▶ [TASK TO COMPLETE]: Copy out every line of the records below without changing a single character.

··· AVAILABLE RECORDS

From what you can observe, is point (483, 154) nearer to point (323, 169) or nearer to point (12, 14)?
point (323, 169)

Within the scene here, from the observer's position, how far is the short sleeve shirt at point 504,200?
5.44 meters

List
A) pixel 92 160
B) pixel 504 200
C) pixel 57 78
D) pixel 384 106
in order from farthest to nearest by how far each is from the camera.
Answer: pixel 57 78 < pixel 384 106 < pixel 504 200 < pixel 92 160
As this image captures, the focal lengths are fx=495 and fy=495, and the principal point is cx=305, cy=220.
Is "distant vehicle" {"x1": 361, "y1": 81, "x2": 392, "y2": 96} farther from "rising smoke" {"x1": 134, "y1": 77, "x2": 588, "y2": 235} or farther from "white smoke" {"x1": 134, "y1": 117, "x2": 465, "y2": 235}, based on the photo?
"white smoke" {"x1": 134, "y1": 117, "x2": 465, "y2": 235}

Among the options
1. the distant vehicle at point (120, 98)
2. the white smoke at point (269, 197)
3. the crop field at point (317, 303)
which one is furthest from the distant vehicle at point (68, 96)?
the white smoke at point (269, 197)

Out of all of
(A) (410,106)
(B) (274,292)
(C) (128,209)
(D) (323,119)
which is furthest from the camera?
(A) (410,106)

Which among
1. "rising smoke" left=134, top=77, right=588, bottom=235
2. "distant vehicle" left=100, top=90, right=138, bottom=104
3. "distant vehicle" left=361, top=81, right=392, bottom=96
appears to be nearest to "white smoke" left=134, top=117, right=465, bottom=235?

······

▶ [ANSWER TO THE EXERCISE]:
From what you can observe, is point (483, 154) nearer to point (323, 169) or nearer to point (12, 14)?
point (323, 169)

Within the scene here, from the observer's position, how far is the short sleeve shirt at point 504,200?
5.44 meters

List
A) pixel 92 160
B) pixel 504 200
C) pixel 57 78
D) pixel 384 106
in order from farthest to nearest by how far each is from the camera.
Answer: pixel 57 78 < pixel 384 106 < pixel 504 200 < pixel 92 160
As this image captures, the focal lengths are fx=495 and fy=495, and the principal point is cx=305, cy=220.
Is "distant vehicle" {"x1": 361, "y1": 81, "x2": 392, "y2": 96} farther from "rising smoke" {"x1": 134, "y1": 77, "x2": 588, "y2": 235} or farther from "white smoke" {"x1": 134, "y1": 117, "x2": 465, "y2": 235}, based on the photo?
"white smoke" {"x1": 134, "y1": 117, "x2": 465, "y2": 235}

Among the options
1. the distant vehicle at point (120, 98)
2. the white smoke at point (269, 197)
3. the crop field at point (317, 303)
which one is furthest from the distant vehicle at point (68, 96)?
the white smoke at point (269, 197)

Out of all of
(A) (410,106)
(B) (274,292)
(C) (128,209)
(D) (323,119)
which is furthest from the camera?
(A) (410,106)

Which among
1. "rising smoke" left=134, top=77, right=588, bottom=235
2. "distant vehicle" left=100, top=90, right=138, bottom=104
3. "distant vehicle" left=361, top=81, right=392, bottom=96
appears to be nearest to "white smoke" left=134, top=117, right=465, bottom=235?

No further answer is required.